Avant de commencer cette rude montée, d’un commun accord une pause est décidée. Tandis que nous nous chauffons au soleil au pied du mont Ole Engelstad, un chocolat mijote sur le Primus. Un chocolat, nous a-t-on annoncé ! À la vue du liquide qui nous est servi, j’ai quelque peine à me persuader qu’il mérite le nom sous lequel il est présenté. Hansen est économe : on s’en aperçoit lorsqu’il gouverne la cuisine. Après tout, c’était un régal pour des gens au régime du pain et de l’eau.

Une fois la collation avalée, en route. La halte est d’ailleurs dépourvue d’agrément. Le thermomètre marque 20° sous zéro ; malgré le soleil, on est bientôt transpercé, avec les vêtements légers que nous portons pour ne pas être continuellement en transpiration pendant la marche. Au début, l’ascension est très pénible. Les chiens ne s’en tirent pas moins admirablement. De temps à autre seulement, ils soufflent ; lorsque les équipages s’ébranlent de nouveau, les conducteurs ont alors à donner un rude coup d’épaule pour soutenir les véhicules jusqu’à ce que les animaux soient parvenus à les déhaler. Les progrès sont très lents ; qu’importe, l’essentiel est d’avancer ; à force de patience, on arrivera bien au sommet de cette pente diabolique. Quel aspect possède le plateau ? L’imagination nous le représente comme une immense plaine s’étendant à l’infini vers le sud. Aussi, quand nous l’atteignons, grande est notre désillusion. Dans la direction du sud-ouest, il paraît, en effet, remarquablement uni et plat ; malheureusement notre route n’est pas de ce côté. Au sud, direction que nous devons tenir, il est toit bossué d’ondulations orientées est-ouest, engendrées probablement par le dos de terrain reliant le plateau à la chaîne s’élevant au sud-est.

Nous poursuivons la marche avec ardeur, afin d’avoir le plus tôt possible une vue d’ensemble sur la région. En attendant une grosse vague de glace nous bouche la vue ; peut-être est-ce le dernier renflement du glacier, produit par un contrefort du Don Pedro ? Maintenant, plus de neige molle ; en revanche, des sastrugi très durs aux arêtes coupantes comme des couteaux, alignés sud-est-nord-ouest. Malgré l’effort qu’ils ont déjà dû fournir dans la journée, les chiens emportent brillamment la position ; à huit heures du soir, nous sommes sur le plateau. À perte de vue une immensité blanche ; au sud-ouest des cimes très lointaines, le commencement de la chaîne s’étendant dans le sud-est, et dont nous voyons maintenant le revers méridional. Le baromètre et l’hypsomètre marquent une altitude de 3 180 mètres, et les compteurs 31 kilomètres. Une étape de 81 kilomètres et une ascension de 1 680 mètres, voilà ce dont sont capables en un jour des chiens bien entraînés, en halant un poids très lourd.

RELEVÉ –
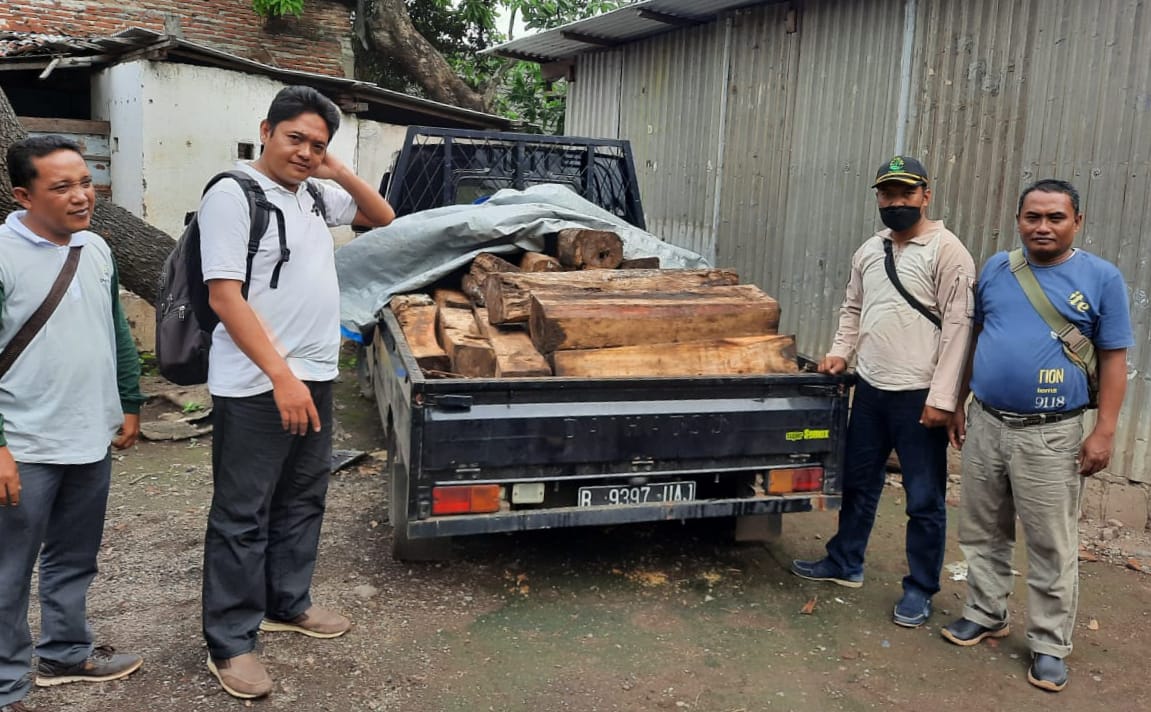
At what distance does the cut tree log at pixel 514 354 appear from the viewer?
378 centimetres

...

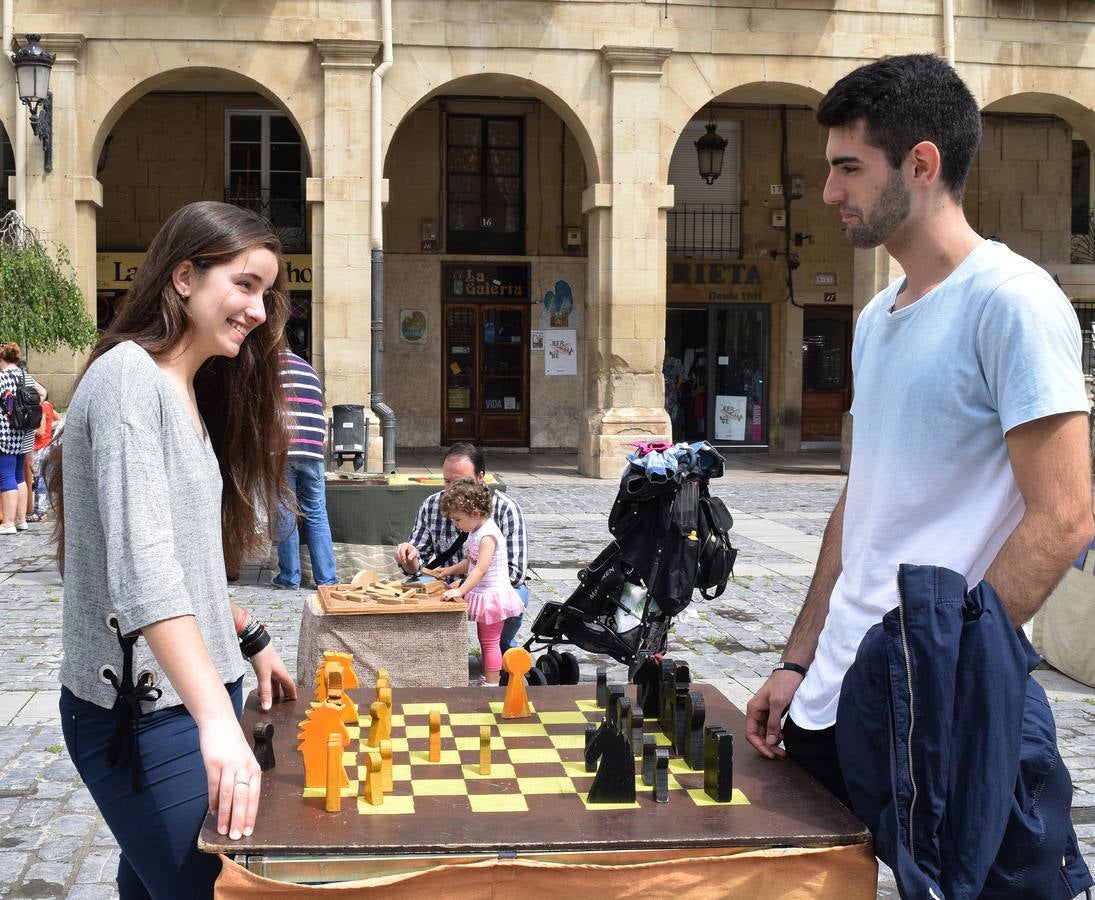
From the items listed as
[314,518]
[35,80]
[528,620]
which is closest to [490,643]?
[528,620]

CONSIGNES –
(1) Selon le récit de la montée vers le plateau, quelle altitude le baromètre et l'hypsomètre indiquent-ils une fois le plateau atteint ?
(2) Recopiez, s'il vous plaît, le récit de la montée vers le plateau depuis « Avant de commencer » jusqu'à « et de l’eau. », ces deux passages inclus.
Les enregistrements n'ont aucun rôle ici.

CORRIGÉ –
(1) Une altitude de 3 180 mètres.

(2)
Avant de commencer cette rude montée, d’un commun accord une pause est décidée. Tandis que nous nous chauffons au soleil au pied du mont Ole Engelstad, un chocolat mijote sur le Primus. Un chocolat, nous a-t-on annoncé ! À la vue du liquide qui nous est servi, j’ai quelque peine à me persuader qu’il mérite le nom sous lequel il est présenté. Hansen est économe : on s’en aperçoit lorsqu’il gouverne la cuisine. Après tout, c’était un régal pour des gens au régime du pain et de l’eau.